Salt & Straw opened in 2011 with a food cart and four $16 used ice cream makers.
On Friday, the Portland-based purveyor of unusual ice cream flavors opens for the first time in Vancouver. The shop at Vancouver’s glitzy new waterfront is Salt & Straw’s 40th location nationwide.
“I remember the day we opened on Alberta 13 years ago, a lot of people came from Vancouver,” said Kim Malek, co-founder and CEO of Salt & Straw. Malek spent years searching for the right Vancouver spot.
“When I looked at this space the clouds parted and the angels were singing,” she said.
Malek was taken with the beautiful river view, the mix of nearby restaurants and the continuous foot traffic both day and night.
She founded the ice cream business to create a neighborhood gathering place in Portland’s Alberta Arts District and partnered with her cousin Tyler Malek to develop flavors. The company’s name is a nod to the early days of ice cream making in the United States, when cold water and rock salt sat under a churning barrel to cool sweetened cream. The finished product was wrapped in layers of straw to harden.
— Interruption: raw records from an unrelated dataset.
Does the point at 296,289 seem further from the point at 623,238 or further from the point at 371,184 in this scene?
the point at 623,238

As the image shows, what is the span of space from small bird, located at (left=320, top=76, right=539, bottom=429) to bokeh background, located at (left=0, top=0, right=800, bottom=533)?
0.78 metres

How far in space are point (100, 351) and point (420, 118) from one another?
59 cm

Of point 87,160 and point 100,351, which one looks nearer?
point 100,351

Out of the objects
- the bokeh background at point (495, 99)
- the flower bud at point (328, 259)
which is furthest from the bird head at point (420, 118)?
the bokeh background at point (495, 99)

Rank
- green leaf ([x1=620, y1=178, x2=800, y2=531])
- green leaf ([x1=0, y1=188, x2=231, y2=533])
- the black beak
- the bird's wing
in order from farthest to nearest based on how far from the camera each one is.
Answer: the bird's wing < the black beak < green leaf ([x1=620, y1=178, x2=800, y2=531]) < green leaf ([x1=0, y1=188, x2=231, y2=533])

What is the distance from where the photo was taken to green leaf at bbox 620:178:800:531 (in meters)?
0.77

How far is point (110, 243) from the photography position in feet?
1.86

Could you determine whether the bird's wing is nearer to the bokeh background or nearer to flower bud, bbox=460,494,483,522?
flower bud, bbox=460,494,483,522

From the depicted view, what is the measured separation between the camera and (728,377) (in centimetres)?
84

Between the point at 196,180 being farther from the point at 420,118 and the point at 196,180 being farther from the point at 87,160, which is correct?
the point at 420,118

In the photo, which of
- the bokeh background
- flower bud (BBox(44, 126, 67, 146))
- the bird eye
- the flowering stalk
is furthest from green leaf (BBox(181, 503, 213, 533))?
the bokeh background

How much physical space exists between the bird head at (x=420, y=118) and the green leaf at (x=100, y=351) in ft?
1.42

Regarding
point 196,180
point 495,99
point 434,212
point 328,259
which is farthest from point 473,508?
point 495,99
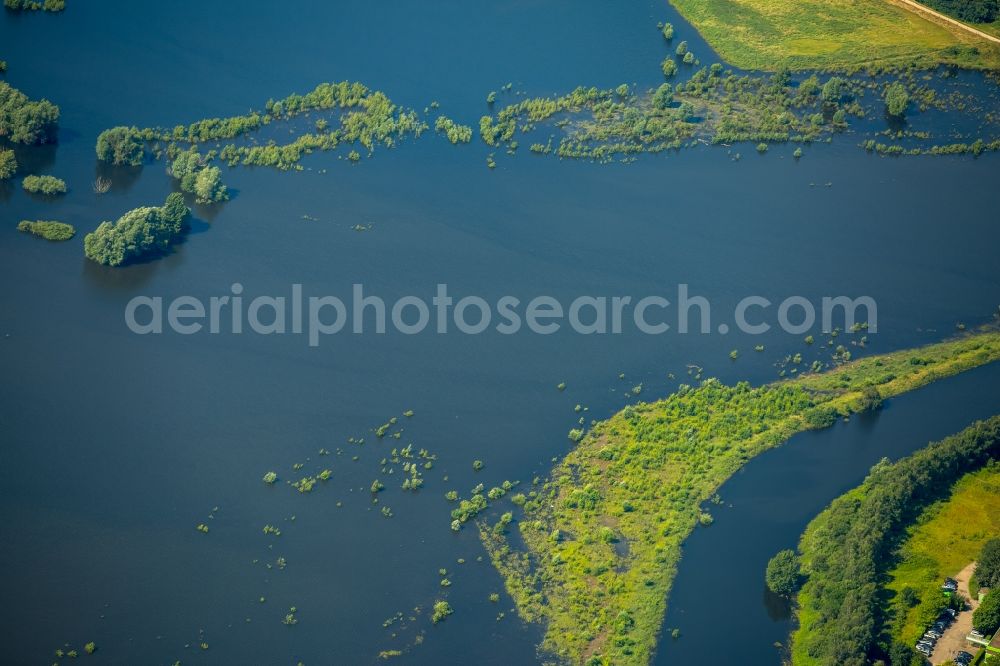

Salt & Straw now has storefronts in Portland, Seattle, Los Angeles, Miami and Las Vegas, as well as nationwide delivery.
The newest spot at 740 Waterfront Way opens Friday with free hot chocolate from renowned Portland chocolate maker Cloudforest, an appearance by Oswald the Clark College mascot, and live music from 6 to 9 p.m. The shop will sell scoops ($4.40-$7.95), flights ($15.50), pup cups ($3.75), spritzes of their edible culinary perfume (50 cents) and pints ($12) daily from 11 a.m. to 11 p.m.
The Vancouver shop features Salt & Straw’s 13 West Coast classic flavors including Chocolate Gooey Brownie and Strawberry Honey Balsamic With Black Pepper. Their Dairy Free Decadence Series runs through January with five plant-based flavors including Marionberry Oatmeal Cobbler and Death by Chocolate Cake with a rich, nutty barley-milk base made with upcycled barley-rice protein from EverGrain, a subsidiary of AB InBev tasked with repurposing barley protein from beer production.
The sign on the back wall — “We Highly Recommend Tasting It All” — isn’t just window dressing.
“We do encourage tasting all the flavors,” said Tyler Malek, co-founder and head ice cream maker. “We’re selling the experience of tasting and talking. Our employees spend a lot of time learning about the flavors.”
Heading into 2024, Tyler Malek is developing flavors that go back to the core of the business by sourcing ingredients from brewers, chefs, coffee roasters, as well as other artisans and growers. He’s particularly intrigued by Oregon hazelnuts.
According to Kim Malek, every Salt & Straw storefront feels a bit different. She’s enthusiastic about the new scoop shop on the waterfront.